_Stored records_
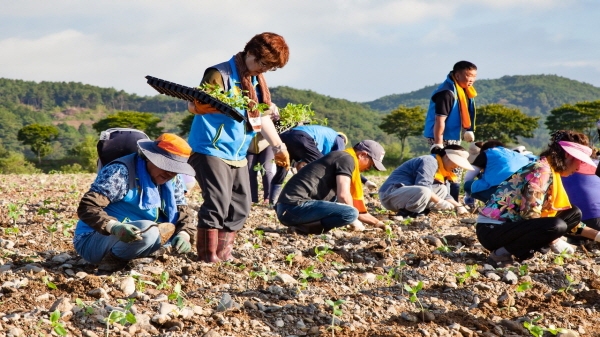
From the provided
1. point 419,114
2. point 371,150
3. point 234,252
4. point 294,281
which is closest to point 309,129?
point 371,150

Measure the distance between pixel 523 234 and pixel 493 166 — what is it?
226 centimetres

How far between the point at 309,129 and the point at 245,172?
3037 millimetres

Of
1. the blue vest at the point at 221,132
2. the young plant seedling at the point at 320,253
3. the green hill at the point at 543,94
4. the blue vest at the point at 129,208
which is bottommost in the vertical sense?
the young plant seedling at the point at 320,253

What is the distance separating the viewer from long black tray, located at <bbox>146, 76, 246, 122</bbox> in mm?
4293

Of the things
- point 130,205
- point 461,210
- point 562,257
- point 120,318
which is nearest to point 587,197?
point 562,257

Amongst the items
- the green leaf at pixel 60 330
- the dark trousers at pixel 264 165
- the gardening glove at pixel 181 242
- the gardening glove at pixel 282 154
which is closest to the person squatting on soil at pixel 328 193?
the gardening glove at pixel 282 154

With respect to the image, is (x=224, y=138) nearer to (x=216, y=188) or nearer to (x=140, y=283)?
(x=216, y=188)

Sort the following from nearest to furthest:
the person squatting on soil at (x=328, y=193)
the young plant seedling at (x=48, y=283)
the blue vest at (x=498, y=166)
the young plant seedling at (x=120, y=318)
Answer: the young plant seedling at (x=120, y=318) → the young plant seedling at (x=48, y=283) → the person squatting on soil at (x=328, y=193) → the blue vest at (x=498, y=166)

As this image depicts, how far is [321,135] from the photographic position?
7.91 m

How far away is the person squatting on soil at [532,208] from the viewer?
4855 mm

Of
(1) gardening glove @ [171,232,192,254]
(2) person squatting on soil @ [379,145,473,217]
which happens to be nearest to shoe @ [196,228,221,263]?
(1) gardening glove @ [171,232,192,254]

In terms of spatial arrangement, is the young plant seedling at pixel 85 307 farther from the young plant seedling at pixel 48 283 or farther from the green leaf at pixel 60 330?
the young plant seedling at pixel 48 283

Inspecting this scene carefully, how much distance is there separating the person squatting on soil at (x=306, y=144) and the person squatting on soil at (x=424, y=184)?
2.86 ft

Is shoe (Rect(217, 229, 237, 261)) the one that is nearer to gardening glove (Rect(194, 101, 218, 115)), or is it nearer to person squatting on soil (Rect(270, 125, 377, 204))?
gardening glove (Rect(194, 101, 218, 115))
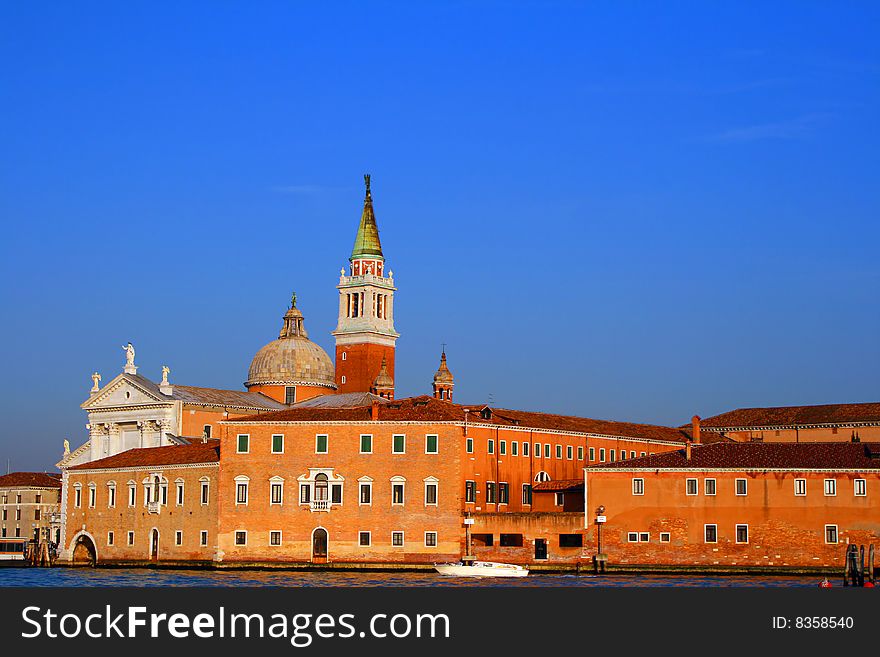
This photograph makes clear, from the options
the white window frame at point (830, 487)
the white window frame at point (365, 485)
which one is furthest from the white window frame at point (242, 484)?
the white window frame at point (830, 487)

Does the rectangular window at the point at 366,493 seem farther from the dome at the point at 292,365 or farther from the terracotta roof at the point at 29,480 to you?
the terracotta roof at the point at 29,480

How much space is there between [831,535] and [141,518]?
97.2 ft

_Directions for this task_
Quote exactly the lines from the one that contains "Is shoe (Rect(217, 229, 237, 261))" through the end of the listing above, both ends included, leaving out the pictures.

_Solution below_
Is shoe (Rect(217, 229, 237, 261)) the one that is nearer to gardening glove (Rect(194, 101, 218, 115)), or is it nearer to person squatting on soil (Rect(270, 125, 377, 204))?
gardening glove (Rect(194, 101, 218, 115))
This photograph makes clear, from the options
the white window frame at point (830, 487)
the white window frame at point (365, 485)
which one is furthest from the white window frame at point (242, 484)?
the white window frame at point (830, 487)

Does the rectangular window at the point at 366,493 seem farther from the dome at the point at 292,365 or farther from the terracotta roof at the point at 29,480 to you?
the terracotta roof at the point at 29,480

How much space is there between [831,535] and [141,518]?
97.2 ft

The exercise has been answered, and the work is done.